Saturday, May 25, 2019

Claire DeWitt and the Bohemian Highway by Sara Gran

It’s tempting to put Sara Gran’s Claire DeWitt books in the slacker noir category, a term I think was coined by Chris Wade at Slate in 2015 when Inherent Vice came out. That film played like a more paranoid and overtly political version of The Big Lebowski. Claire DeWitt is certainly on par with those films comedically. In Bohemian Highway she has many open cases, one called the Case of the Missing Miniature Horses. She makes a note to “investigate equine suicide.” A bleaker joke than you might find in those films, but she can hold her own with Doc and the Dude. She is in a similar druggy haze throughout the books. What the DeWitt books have that those films don’t, is a better sense of what Claire is medicating herself against. The main case in Bohemian Highway is The Case of the Kali Yuga. The Kali Yuga, as Gran paints it, is the age of corruption (I’m sure that I don’t fully understand it). It is a corrupt age Claire lives and detects in and seeks to anesthetize herself to.

The two main threads of the story are, like City of the Dead the first entry in the series, a current case in her role as the self styled greatest living detective and one from her punk teenage years when she solved crimes with her two best friends Kelly and Tracy. The overarching mystery of the series is the disappearance of Tracy which broke Claire and Kelly. In the present she is hired by the sister of an ex-boyfriend, Paul, who has been murdered (this is The Case of the Kali Yuga). In the past. Claire, Kelly and Tracy investigate the disappearance of an acquaintance in The Case of the End of the World. Both take Claire to some dark places. There are reasons she is depressed. Despite its humor, there is a edge to the darkness in the DeWitt books that places them closer to the bleakness of an Ellroy or a Lehane.

* [Work task] Reproduce the book review word for word from "The two main" up to and including "or a Lehane.".

* [Available data]
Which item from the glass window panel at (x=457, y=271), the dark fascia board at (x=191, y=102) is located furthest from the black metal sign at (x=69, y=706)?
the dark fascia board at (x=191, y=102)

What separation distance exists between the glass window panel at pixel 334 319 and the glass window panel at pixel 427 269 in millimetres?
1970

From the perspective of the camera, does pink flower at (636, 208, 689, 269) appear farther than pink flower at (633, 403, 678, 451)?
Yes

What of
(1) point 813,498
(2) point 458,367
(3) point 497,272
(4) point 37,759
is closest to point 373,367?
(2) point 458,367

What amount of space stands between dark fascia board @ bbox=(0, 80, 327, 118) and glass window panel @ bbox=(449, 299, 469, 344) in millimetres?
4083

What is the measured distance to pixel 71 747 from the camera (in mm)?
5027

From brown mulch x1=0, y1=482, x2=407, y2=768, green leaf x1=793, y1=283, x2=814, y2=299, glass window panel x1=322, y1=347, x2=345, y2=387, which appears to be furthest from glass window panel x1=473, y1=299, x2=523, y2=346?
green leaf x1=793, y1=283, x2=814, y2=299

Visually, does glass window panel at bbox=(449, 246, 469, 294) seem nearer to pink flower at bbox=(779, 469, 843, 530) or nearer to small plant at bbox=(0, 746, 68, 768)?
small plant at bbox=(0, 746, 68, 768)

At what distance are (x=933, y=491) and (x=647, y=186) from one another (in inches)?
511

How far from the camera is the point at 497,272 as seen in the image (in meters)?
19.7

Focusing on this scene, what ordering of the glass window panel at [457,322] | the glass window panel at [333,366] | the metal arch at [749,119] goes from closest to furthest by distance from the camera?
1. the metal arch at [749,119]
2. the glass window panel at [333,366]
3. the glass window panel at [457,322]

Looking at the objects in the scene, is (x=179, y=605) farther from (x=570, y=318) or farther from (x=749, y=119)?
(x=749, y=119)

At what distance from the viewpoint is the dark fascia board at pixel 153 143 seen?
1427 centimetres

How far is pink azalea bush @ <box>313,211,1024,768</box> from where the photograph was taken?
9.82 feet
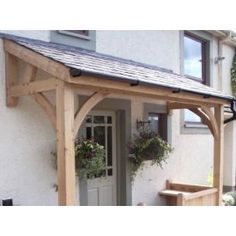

* [Reply]
The two main threads of the story are, like City of the Dead the first entry in the series, a current case in her role as the self styled greatest living detective and one from her punk teenage years when she solved crimes with her two best friends Kelly and Tracy. The overarching mystery of the series is the disappearance of Tracy which broke Claire and Kelly. In the present she is hired by the sister of an ex-boyfriend, Paul, who has been murdered (this is The Case of the Kali Yuga). In the past. Claire, Kelly and Tracy investigate the disappearance of an acquaintance in The Case of the End of the World. Both take Claire to some dark places. There are reasons she is depressed. Despite its humor, there is a edge to the darkness in the DeWitt books that places them closer to the bleakness of an Ellroy or a Lehane.